ARTICOLO →
────────

Gli anni ’50 sono un periodo molto particolare della storia italiana: c’è voglia di cambiamento, c’è il boom economico che sembra quasi un miracolo, finalmente si produce, si guadagna e si spende. Eppure, dietro questa facciata di rinnovamento c’è una forte ambivalenza nel Paese, il tessuto violento e maschilista è ancora saldo e presente, l’aborto è fermamente illegale, il tradimento femminile viene condannato con la reclusione. Antonietta scappa dalla povertà siciliana alla fine degli anni ’40 dopo aver passato quasi tutta la sua vita in orfanotrofio: alla maggiore età le scelte sono due, farsi suora o cercare una nuova vita. Così finisce nella Roma bene dove lavora fino allo sfinimento per mettere qualche soldo da parte, quando può esce con le amiche o va a ballare il sabato sera: attimi spensierati che non aveva mai vissuto prima.

Comunque a Mascalucia, Antonietta, non ci arriva viva.

Gli investigatori riescono a ricostruire le sue ultime ore di vita: il 1 luglio 1955 esce di casa con un biglietto per la Sicilia, tutti i suoi risparmi e una valigia comprata pochi giorni prima. Non sale su nessun treno, ma rimane qualche giorno in una pensione vicino alla stazione. Poi, il 4 luglio, lascia il bagaglio al deposito, imbuca per la famiglia una lettera in cui dice che sta correndo a sposarsi e poi sparisce, presumibilmente per morire una manciata di ore dopo.

────────

COMPITO ASSEGNATO 1 → Per favore, riproduci dall'articolo il passo che comincia con le parole "Comunque a Mascalucia, Antonietta, non" e si ferma dopo "di ore dopo.".
COMPITO ASSEGNATO 2 → Seleziona nei record tutte le righe in cui compare la parola "Roughly".

MATERIALE DI LAVORO →
────────

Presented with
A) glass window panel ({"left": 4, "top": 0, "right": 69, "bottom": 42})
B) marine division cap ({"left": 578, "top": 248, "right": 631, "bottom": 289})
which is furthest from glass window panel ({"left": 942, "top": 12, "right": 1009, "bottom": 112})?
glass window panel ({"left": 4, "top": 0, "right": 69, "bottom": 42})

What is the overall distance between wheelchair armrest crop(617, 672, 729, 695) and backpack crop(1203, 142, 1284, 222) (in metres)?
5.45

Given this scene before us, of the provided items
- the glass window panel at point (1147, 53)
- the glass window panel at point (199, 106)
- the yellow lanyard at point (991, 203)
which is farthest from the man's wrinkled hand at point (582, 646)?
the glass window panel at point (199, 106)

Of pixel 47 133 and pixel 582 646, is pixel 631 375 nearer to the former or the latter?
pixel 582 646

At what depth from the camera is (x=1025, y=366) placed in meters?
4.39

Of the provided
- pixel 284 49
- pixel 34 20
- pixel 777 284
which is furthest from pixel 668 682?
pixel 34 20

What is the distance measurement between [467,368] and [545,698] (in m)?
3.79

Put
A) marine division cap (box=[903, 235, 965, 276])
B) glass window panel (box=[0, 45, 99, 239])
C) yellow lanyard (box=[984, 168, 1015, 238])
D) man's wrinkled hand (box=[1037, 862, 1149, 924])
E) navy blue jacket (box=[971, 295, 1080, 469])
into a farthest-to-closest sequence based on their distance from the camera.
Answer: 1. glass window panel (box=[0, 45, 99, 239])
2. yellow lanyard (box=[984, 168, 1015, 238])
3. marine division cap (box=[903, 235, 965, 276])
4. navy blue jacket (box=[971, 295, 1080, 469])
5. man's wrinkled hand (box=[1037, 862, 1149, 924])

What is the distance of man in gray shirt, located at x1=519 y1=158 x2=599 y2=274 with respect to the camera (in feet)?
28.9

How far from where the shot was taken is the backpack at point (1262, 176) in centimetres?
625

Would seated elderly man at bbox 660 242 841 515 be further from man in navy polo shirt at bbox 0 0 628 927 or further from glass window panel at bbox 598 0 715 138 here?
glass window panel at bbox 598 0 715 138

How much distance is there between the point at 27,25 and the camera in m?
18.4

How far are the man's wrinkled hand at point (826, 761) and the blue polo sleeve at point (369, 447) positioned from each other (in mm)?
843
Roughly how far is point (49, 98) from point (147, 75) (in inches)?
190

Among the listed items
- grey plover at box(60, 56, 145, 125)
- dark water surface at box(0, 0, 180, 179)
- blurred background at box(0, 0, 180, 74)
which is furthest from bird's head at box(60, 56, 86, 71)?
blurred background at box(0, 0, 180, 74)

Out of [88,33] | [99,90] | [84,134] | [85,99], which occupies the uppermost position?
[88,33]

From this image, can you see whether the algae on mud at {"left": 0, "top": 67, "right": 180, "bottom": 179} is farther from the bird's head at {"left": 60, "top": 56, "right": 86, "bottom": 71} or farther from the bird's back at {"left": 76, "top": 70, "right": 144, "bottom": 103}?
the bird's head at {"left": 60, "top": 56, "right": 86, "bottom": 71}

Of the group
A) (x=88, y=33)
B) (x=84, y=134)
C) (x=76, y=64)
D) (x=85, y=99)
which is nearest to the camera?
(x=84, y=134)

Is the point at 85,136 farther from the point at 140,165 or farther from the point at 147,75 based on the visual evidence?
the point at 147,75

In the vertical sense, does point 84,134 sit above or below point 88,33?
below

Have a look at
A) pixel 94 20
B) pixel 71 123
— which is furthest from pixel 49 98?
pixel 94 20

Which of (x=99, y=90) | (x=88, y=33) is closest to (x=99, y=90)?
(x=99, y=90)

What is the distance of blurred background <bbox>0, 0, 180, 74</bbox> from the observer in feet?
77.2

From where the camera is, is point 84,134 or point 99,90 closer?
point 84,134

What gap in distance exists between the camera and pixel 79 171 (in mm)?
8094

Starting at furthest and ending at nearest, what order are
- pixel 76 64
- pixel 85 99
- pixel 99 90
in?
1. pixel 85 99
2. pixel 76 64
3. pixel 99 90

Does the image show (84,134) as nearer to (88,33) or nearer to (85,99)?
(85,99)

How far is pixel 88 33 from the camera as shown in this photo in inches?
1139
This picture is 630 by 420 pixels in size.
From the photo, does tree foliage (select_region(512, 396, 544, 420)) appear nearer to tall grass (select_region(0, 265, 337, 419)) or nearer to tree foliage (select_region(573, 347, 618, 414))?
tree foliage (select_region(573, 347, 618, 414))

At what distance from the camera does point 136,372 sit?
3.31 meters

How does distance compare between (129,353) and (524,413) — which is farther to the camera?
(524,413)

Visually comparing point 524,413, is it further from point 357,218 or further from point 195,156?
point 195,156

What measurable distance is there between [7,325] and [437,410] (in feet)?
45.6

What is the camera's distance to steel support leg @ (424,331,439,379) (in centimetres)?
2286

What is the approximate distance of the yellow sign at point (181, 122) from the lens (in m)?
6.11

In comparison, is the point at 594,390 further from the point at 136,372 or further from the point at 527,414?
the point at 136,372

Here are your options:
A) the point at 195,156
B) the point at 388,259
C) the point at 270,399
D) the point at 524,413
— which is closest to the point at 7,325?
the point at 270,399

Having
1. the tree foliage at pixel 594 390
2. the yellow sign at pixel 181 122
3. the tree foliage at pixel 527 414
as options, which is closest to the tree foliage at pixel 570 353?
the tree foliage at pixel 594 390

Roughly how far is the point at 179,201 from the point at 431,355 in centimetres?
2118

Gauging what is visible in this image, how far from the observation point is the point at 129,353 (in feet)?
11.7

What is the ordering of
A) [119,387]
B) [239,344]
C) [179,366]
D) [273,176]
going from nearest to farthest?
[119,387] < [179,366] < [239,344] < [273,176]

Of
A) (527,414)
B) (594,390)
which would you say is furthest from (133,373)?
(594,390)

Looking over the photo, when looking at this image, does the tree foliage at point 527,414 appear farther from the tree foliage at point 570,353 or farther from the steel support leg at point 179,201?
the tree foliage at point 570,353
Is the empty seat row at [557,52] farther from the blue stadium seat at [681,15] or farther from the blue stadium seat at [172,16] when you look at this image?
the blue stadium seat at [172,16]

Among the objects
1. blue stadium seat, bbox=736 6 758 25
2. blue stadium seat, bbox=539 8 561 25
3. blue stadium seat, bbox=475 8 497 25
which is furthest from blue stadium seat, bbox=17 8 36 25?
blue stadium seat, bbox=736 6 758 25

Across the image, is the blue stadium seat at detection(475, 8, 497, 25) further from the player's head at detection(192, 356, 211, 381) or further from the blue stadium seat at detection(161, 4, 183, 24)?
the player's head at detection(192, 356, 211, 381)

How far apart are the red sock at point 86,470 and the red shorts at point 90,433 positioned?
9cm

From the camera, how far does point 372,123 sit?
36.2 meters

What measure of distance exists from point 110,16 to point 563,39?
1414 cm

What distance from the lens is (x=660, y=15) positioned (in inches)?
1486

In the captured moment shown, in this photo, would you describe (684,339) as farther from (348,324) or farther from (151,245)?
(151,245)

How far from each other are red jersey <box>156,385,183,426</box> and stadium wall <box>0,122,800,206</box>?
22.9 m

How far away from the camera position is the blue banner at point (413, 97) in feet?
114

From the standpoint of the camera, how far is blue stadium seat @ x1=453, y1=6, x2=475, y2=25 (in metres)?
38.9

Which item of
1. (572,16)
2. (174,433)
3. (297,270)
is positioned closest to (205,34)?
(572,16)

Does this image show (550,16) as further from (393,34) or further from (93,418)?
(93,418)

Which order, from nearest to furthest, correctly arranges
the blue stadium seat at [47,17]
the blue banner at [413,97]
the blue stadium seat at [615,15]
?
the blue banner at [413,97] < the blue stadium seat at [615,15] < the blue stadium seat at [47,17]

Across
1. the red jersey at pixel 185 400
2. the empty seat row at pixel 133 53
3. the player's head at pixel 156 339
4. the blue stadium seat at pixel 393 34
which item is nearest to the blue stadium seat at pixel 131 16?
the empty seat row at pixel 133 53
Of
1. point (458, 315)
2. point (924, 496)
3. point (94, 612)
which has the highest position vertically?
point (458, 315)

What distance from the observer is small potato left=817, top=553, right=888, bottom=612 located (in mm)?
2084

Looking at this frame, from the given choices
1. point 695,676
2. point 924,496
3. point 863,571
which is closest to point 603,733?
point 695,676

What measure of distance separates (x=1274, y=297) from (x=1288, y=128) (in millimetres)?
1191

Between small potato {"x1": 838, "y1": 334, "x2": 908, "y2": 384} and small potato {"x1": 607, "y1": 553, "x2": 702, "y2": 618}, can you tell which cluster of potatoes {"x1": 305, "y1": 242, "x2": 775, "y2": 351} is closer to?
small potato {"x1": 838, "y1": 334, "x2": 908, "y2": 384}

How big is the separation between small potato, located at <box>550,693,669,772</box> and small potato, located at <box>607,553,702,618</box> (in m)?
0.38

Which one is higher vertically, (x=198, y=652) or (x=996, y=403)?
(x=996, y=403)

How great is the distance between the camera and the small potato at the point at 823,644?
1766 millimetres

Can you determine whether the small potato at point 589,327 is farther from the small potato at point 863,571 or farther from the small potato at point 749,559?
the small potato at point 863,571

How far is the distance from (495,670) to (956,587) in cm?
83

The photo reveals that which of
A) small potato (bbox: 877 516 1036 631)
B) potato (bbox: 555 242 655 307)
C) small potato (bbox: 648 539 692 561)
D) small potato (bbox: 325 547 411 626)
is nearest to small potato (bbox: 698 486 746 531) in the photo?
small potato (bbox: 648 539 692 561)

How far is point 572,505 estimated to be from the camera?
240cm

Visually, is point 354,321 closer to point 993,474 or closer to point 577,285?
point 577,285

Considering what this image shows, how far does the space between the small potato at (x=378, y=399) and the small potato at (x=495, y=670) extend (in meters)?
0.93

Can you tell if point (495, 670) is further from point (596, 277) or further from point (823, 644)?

────────

SOLUZIONE DEL COMPITO 1 →
Comunque a Mascalucia, Antonietta, non ci arriva viva.

Gli investigatori riescono a ricostruire le sue ultime ore di vita: il 1 luglio 1955 esce di casa con un biglietto per la Sicilia, tutti i suoi risparmi e una valigia comprata pochi giorni prima. Non sale su nessun treno, ma rimane qualche giorno in una pensione vicino alla stazione. Poi, il 4 luglio, lascia il bagaglio al deposito, imbuca per la famiglia una lettera in cui dice che sta correndo a sposarsi e poi sparisce, presumibilmente per morire una manciata di ore dopo.

SOLUZIONE DEL COMPITO 2 →
Roughly how far is point (49, 98) from point (147, 75) (in inches)?
Roughly how far is the point at 179,201 from the point at 431,355 in centimetres?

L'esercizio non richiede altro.